**Passage provided**
——

Paymon Rouhanifard has been the superintendent of Camden City Public Schools in New Jersey since 2013 when the district was put under state receivership. Camden still has a long way to go, but the changes thus far have been dramatic: graduation and proficiency rates have improved, and the majority of the city’s schools that were among the state’s lowest performing no longer are. Five years into his tenure, Rouhanifard announced that he will step down as Camden’s superintendent. CRPE founder Paul Hill recently sat down with Rouhanifard to reflect on his experience.
Building A Broad Coalition
Was your appointment as part of a state takeover a liability or an asset?
The state intervention guaranteed a degree of local skepticism, but we couldn’t have made the progress we did over these past five years without the change in governance.
You made a great deal of progress in Camden without causing a firestorm. How did you keep the community’s support?
There was certainly some pushback. But we also developed a broad coalition of support. We sought to improve existing public schools while transforming some neighborhood schools through nonprofit partnerships, which we call Renaissance Schools. To do these things we needed partnerships with nonprofits, both to support kids with wraparound services and operate some schools.
Everyone wanted to see improvement quickly, but it was clear that politics and bureaucracy had made reforms difficult in the past. Getting engagement from community leaders and nonprofits helped generate buy-in, making it clear that reforms were being done by, not to, Camden.
How did you grow the Renaissance Schools without putting a lot of incumbent teachers out of work and causing a community backlash?
For us, it was never about laying blame at the feet of educators. We guaranteed seniority status for teachers and withdrew protection only in a few extreme cases. We were always careful about teacher layoffs, understanding the financial damage they can do in a community with high unemployment.
We more or less grew Renaissance schools in line with natural teacher attrition, which was about 15 per year. We also did an early retirement incentive one year, when the growth of Renaissance Schools was at its highest.
A counter-reform narrative would pit national foundations against community, but you used foundation funding without a lot of political cost. How were you able to do that?
I had some luck. First, Camden is a smaller district so we did not get a lot of national attention. I am also careful about how I deal with foundations. I think they should fund something we deeply believe in. The minute we get into a dialogue about some other agenda item that may be useful but not central, we always examine it very closely.

——

**Material supplied**
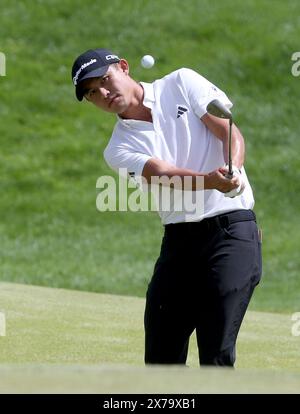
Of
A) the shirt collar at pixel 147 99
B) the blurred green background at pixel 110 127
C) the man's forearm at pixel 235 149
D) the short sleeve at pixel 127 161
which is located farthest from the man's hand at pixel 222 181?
the blurred green background at pixel 110 127

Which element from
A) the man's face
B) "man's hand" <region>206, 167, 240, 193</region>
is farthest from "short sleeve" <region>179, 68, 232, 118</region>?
"man's hand" <region>206, 167, 240, 193</region>

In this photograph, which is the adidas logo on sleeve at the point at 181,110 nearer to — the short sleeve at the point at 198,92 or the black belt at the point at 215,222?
the short sleeve at the point at 198,92

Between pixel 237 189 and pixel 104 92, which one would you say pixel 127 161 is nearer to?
pixel 104 92

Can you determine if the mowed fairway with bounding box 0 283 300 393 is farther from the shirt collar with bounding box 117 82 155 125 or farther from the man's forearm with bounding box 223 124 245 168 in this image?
the shirt collar with bounding box 117 82 155 125

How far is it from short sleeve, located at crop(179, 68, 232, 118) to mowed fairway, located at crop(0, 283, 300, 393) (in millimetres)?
1245

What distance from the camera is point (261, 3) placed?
25500 mm

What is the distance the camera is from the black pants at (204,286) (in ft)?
16.5

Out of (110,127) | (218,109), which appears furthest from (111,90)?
(110,127)

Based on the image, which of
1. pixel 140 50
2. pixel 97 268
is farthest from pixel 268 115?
pixel 97 268

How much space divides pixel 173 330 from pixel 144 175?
736mm

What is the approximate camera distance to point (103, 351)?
25.0 feet

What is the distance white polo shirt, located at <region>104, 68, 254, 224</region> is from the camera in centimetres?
515

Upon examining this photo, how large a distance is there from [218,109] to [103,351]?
311 cm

——

**Exercise task A**
Answer these questions on the interview.
(i) Since what year has Rouhanifard been superintendent of Camden City Public Schools?
(ii) What name does the district give to neighborhood schools transformed through nonprofit partnerships?
(iii) Roughly how many teachers per year left through natural attrition?
**Exercise task B**
Reproduce the part of the interview that opens with the words "For us, it was" and closes with "at its highest.", substituting "voluntary buyout program" for "early retirement incentive".
Rely only on the interview when responding.

**Solution A**
(i) 2013
(ii) Renaissance Schools
(iii) About 15 per year

**Solution B**
For us, it was never about laying blame at the feet of educators. We guaranteed seniority status for teachers and withdrew protection only in a few extreme cases. We were always careful about teacher layoffs, understanding the financial damage they can do in a community with high unemployment.
We more or less grew Renaissance schools in line with natural teacher attrition, which was about 15 per year. We also did an voluntary buyout program one year, when the growth of Renaissance Schools was at its highest.